Oceana Denounces Corporate Recycling Commitments as Answer to Global Plastics Crisis
Press Release Date: October 29, 2018
Location: Bali, Indonesia
As world leaders gather in Bali, Indonesia for the fifth-annual Our Ocean conference, the growing threat of plastic pollution to our oceans takes the global stage. Today, a group of more than 250 companies announced recycling and circular economy commitments as the solution to plastic waste, but Oceana says, “recycling and vague promises are not enough to solve the plastics crisis.”

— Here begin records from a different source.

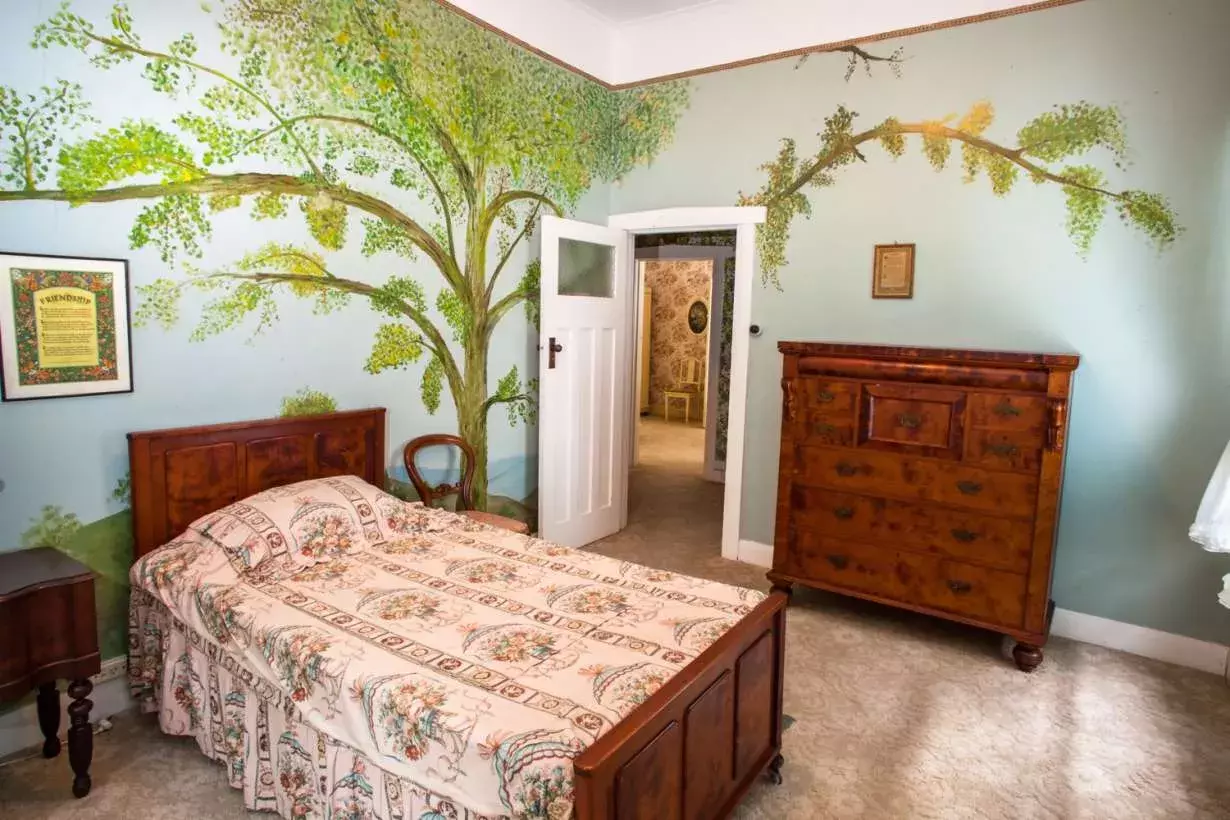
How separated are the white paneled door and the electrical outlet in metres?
2.02

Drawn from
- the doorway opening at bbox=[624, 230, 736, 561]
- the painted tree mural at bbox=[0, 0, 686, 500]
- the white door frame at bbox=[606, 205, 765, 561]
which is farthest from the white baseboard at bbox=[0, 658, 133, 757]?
the white door frame at bbox=[606, 205, 765, 561]

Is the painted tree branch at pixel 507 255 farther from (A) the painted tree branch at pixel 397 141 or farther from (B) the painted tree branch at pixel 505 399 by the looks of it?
(B) the painted tree branch at pixel 505 399

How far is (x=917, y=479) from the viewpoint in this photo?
10.3 ft

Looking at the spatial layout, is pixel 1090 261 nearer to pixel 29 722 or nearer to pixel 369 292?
pixel 369 292

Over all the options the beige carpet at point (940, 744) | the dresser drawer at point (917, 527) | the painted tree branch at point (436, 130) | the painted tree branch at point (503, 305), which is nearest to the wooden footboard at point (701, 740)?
the beige carpet at point (940, 744)

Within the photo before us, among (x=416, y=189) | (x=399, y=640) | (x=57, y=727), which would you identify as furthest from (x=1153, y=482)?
(x=57, y=727)

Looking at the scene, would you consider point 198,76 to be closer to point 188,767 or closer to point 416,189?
point 416,189

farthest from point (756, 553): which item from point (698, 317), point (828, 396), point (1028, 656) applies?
point (698, 317)

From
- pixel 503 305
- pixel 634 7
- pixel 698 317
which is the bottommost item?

Oceana’s chief policy officer Jacqueline Savitz released this statement following today’s announcement:
“I hesitate to even call today’s corporate announcements a step in the right direction. Plastic pollution has grown into a major global crisis for our oceans, and it threatens our health. To have an impact, these companies must reduce the amount of single-use plastic at the source – in the factory – before it gets to consumers. We need to move on from plastic bottles, bags, lids and yes, straws. Recent beach cleanups have found plastic waste from Danone, Indofood, Unilever and others on Indonesia’s beaches. Yet none of these companies have committed to stop using plastic, to stop putting plastic into consumer products, or to even offer consumers alternatives. So, Indonesia’s beaches, like so many others around the world, will continue to be dumping grounds for companies that produce consumer goods, and who have refused to think outside the plastic bottle and bag. It’s not rocket science. Our grandparents lived without plastic and these companies must discontinue their unnecessary use of plastic. Every company that signed the declaration should commit to a meaningful, time-bound and specific percent-reduction of the amount of plastic it is putting into the market, and to find alternative ways to package and deliver its products. A circular economy is a nice utopian idea, but this crisis is unfolding today, and we need to see meaningful commitments to end the plastics crisis these companies have created.”